Summer Bounty Sandwiches

Summer Bounty Sandwiches for One

There’s no easy way to get to Cooperstown. The road from New York City into the rural sleepiness of Central New York is long and winding, leading you through the suburban coldness of Albany and then along miles and miles of nothing but gas stations, crooked barns, antique shacks, and horizon. After nearly four hours in the car, your legs having frozen into a 90-degree angle, you turn onto Route 80 and you can finally spy glimpses of the Otsego Lake as it smiles at you through the trees and in between lake houses, its current pointing the way to Main Street. When you finally reach Cooperstown, you take a left at the only streetlight on Main Street. There, hanging high over the street, a banner announces to you that the Farmers Market is now open for the summer. And you know that the journey was well worth it.

For five years I worked for the Glimmerglass Festival, an opera company in Cooperstown, New York. My first week up there every summer, I couldn’t wait to get the Farmers’ Market. It was like a homecoming, and indeed, the Farmers’ Market was like a second home.
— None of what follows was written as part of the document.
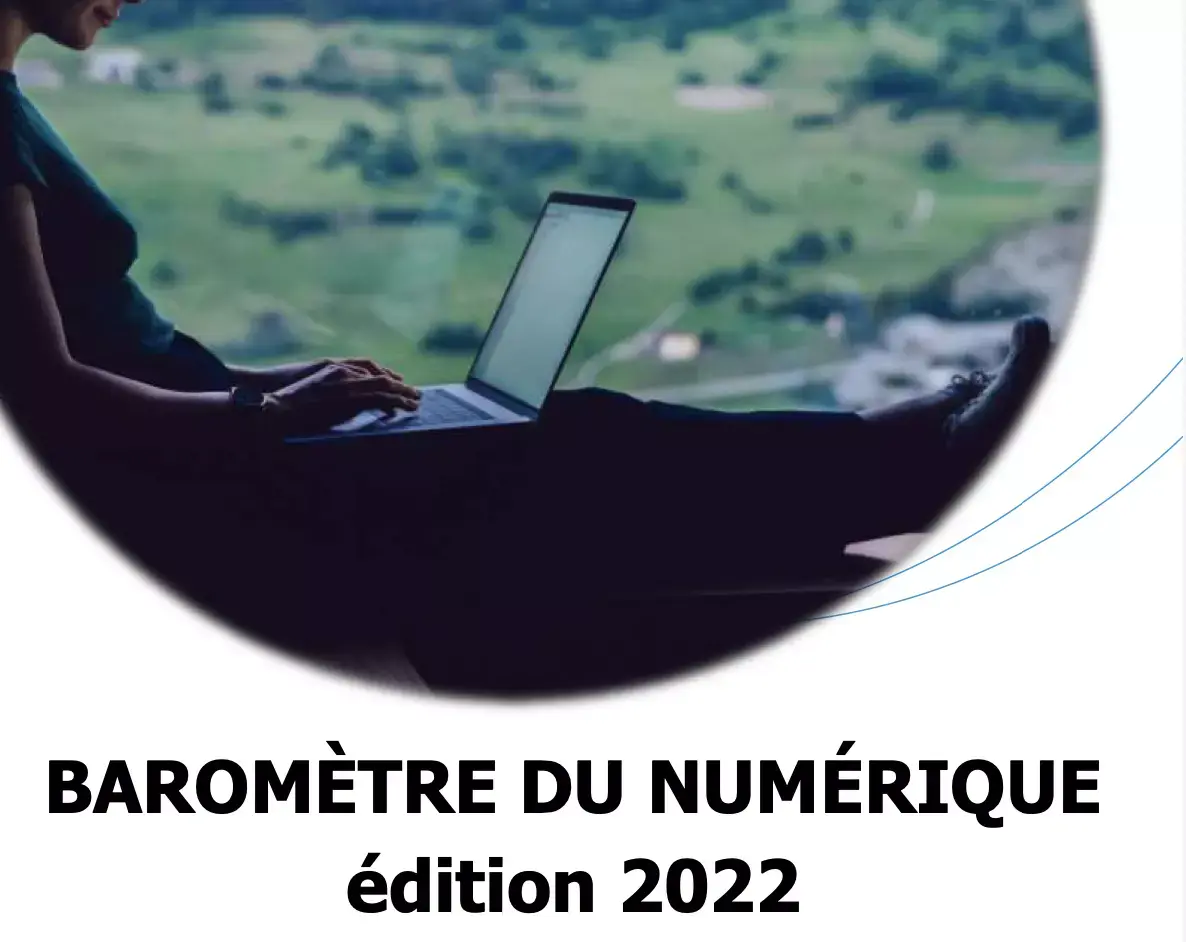 BAROMÈTRE DU NUMÉRIQUE
édition 2022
Every Tuesday and Saturday for the 11 weeks I was up there, I’d drive 20 minutes into town, watching as the corn grew higher with every passing week, to replenish my weekly treasure of fresh, local and ultra-seasonal produce. In early June and July, I coveted bouquets of bright green garlic scapes, handfuls of thorny Kirby cucumbers and quarts of precious gem-like strawberries. In the thick of July, I snacked relentlessly between rehearsals on pints of fresh-picked blueberries and found any excuse to add delicate leaves of sorrel to farm-fresh eggs and grits creamy with white New York cheddar. Everything tasted of sun, dirt and the pure summer rain.
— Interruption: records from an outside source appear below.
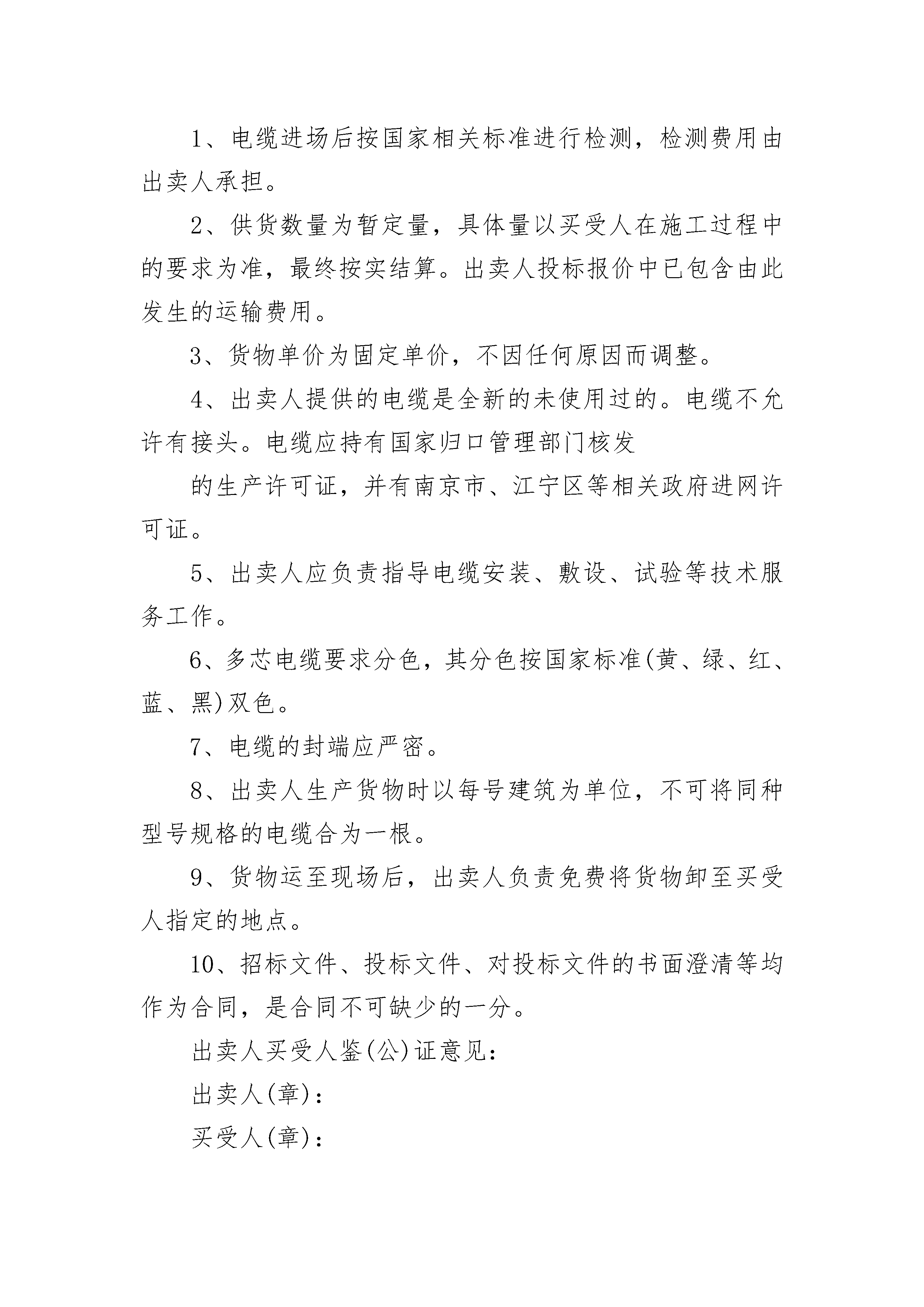 1、电缆进场后按国家相关标准进行检测，检测费用由出卖人承担。

2、供货数量为暂定量，具体量以买受人在施工过程中的要求为准，最终按实结算。出卖人投标报价中已包含由此发生的运输费用。

3、货物单价为固定单价，不因任何原因而调整。

4、出卖人提供的电缆是全新的未使用过的。电缆不允许有接头。电缆应持有国家归口管理部门核发

的生产许可证，并有南京市、江宁区等相关政府进网许可证。

5、出卖人应负责指导电缆安装、敷设、试验等技术服务工作。

6、多芯电缆要求分色，其分色按国家标准(黄、绿、红、蓝、黑)双色。

7、电缆的封端应严密。

8、出卖人生产货物时以每号建筑为单位，不可将同种型号规格的电缆合为一根。

9、货物运至现场后，出卖人负责免费将货物卸至买受人指定的地点。

10、招标文件、投标文件、对投标文件的书面澄清等均作为合同，是合同不可缺少的一分。

出卖人买受人鉴(公)证意见：

出卖人(章)：

买受人(章)：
But all this was mere preparation for that first Saturday in August when the farmers’ tables and crates would overflow with eggplant and tomatoes. Sometimes, I would just wander from farmer to farmer, admiring the different shades of shapes of eggplant presented to me, as if I were browsing for jewelry at Tiffany’s. Nothing could have made me happier than the specks of dry dirt that covered the round, red tomatoes. That told me that they had never seen a day in a greenhouse and were bursting with the flavor of summer. I’d buy as many eggplant and tomatoes as I could each visit, knowing that before long, the days would shorten into September, and the bounty would become a memory.

One summer, the company assigned me my own apartment, which meant I had my own kitchen. My most frequent dinner guests were Ottolenghi’s Jerusalem, Caroline Eden’s Samarkand and Rawia Bishara’s Olives, Lemons & Za’atar, which I read while eating my dinner in joyful solitude. Their voices, and recipes, echoed in my head all summer, guiding me toward bolder flavors and new methods. Eager to put my purple and red bounty to use, but needing a recipe that could be made quickly during rehearsal breaks and saved for later meals, I came up with simple, unbelievably satisfying summer sandwiches inspired by the Levantine and Caucasian flavors of my dinner guests.

I roasted slices of eggplant until they were as soft as pillows, then sliced the tomatoes, who had ripened into their truest, most authentic selves. I slathered slices of whole wheat bread with a garlicky yogurt sauce, which I’d dyed emerald green with dill. I quickly chopped and pickled fresh cucumbers and jalapeños in vinegar, and while they were still warm from the stove, began assembling the sandwiches. Bread, yogurt, pickles, eggplant, tomato, yogurt, bread. Repeat. If I could control myself, I’d eat two sandwiches for dinner, and save the rest for the week to come. Often, I couldn’t control myself, savoring each sandwich until there was nothing on the plate put dots of yogurt and flecks dill, and the retreating sun would tell me it was time for rehearsal.